Borgo Don Bosco, la casa famiglia compie 10 anni

Per il compleanno della struttura salesiana un volume che raccoglie le storie e le prassi sperimentate nell’accoglienza dei giovani in difficoltà. Nel centro sono stati accolti 56 ragazzi, di cui 20 italiani di Arathi Rinaldi

Si chiama “Accogliere per prevenire” il libro presentato nei giorni scorsi in occasione del decimo compleanno della casa famiglia di Borgo ragazzi don Bosco. Un volume che contiene esperienze, testimonianze e buone prassi sperimentate nell’accoglienza degli adolescenti in difficoltà dagli operatori della struttura. Davanti a più di 200 tra operatori, psicologi, professionisti del settore, autorità pubbliche e amici, don Stefano Aspettati, il nuovo direttore del centro, ha presentato le 4 caratteristiche essenziali del Borgo: la risposta a un bisogno, l’accoglienza, l’ospitalità e l’educazione. Le stesse che hanno sperimentato i 56 ragazzi fermatisi nel centro in questi 10 anni

Secondo quanto raccontato dallo psicologo Luciano Balducci e Alessandro Iannini, coordinatore del Borgo, in questi anni i ragazzi italiani sono stati 20; 24 quelli che hanno continuato con un progetto di semiautonomia e 13 quelli rientrati in famiglia. Le modalità educative e di accoglienza offerte dalla struttura, nella quale mediamente i minori rimangono per circa un anno e mezzo, sono sei.

«A Borgo c’ho passato gli ultimi due anni – racconta Alessio con un forte accento romanesco -. Fra un po’ me ne vado e ‘sta cosa un po’ mi spaventa». Perché in questa strruttura si respira un’aria di famiglia, come testimoniano le parole di Domenico Ricca, cappellano dell’istituto penale per i minorenni “Ferrante Aporti” di Torino e presidente della Federazione salesiani per il sociale:«La vera sfida per noi è capire quale sia il reale bisogno di ciascun minore lavorando di più sulle storie personali dei nostri giovani».

Tra gli intervenuti l’assessore alla Famiglia, all’educazione ed ai giovani, Gianluigi De Palo, che ha sottolineato l’impegno della struttura nel portare avanti le proprie attività nonostante i problemi economici.
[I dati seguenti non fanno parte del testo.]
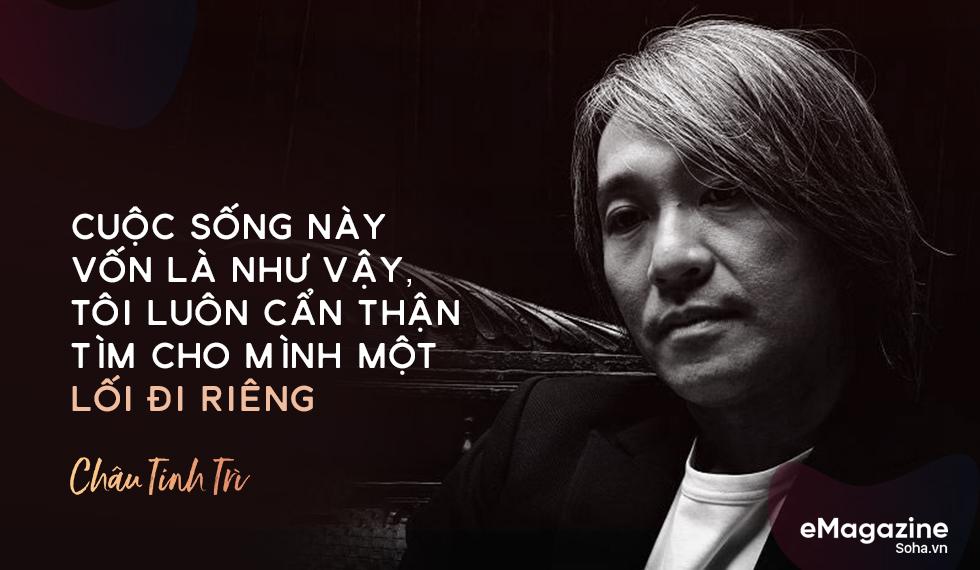 Châu Tinh Trì: Gã đàn ông cô đơn đáng thương trong vỏ bọc ngạo mạn, cay nghiệt - Ảnh 14.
Mentre Melita Cavallo, presidente del tribunale dei minorenni di Roma ha sottolineato quanto sia importante sostenere con delle politiche sociali regionali la famiglia affidataria del minore in difficoltà. A tal proposito sono state toccanti le parole dei coniugi Sardo, una delle famiglie affidatarie del Borgo: «Oggi si ha paura di fare i figli biologici, figurarsi quanta paura e difficoltà si può avere ad accogliere ragazzi di 16 o 18 anni».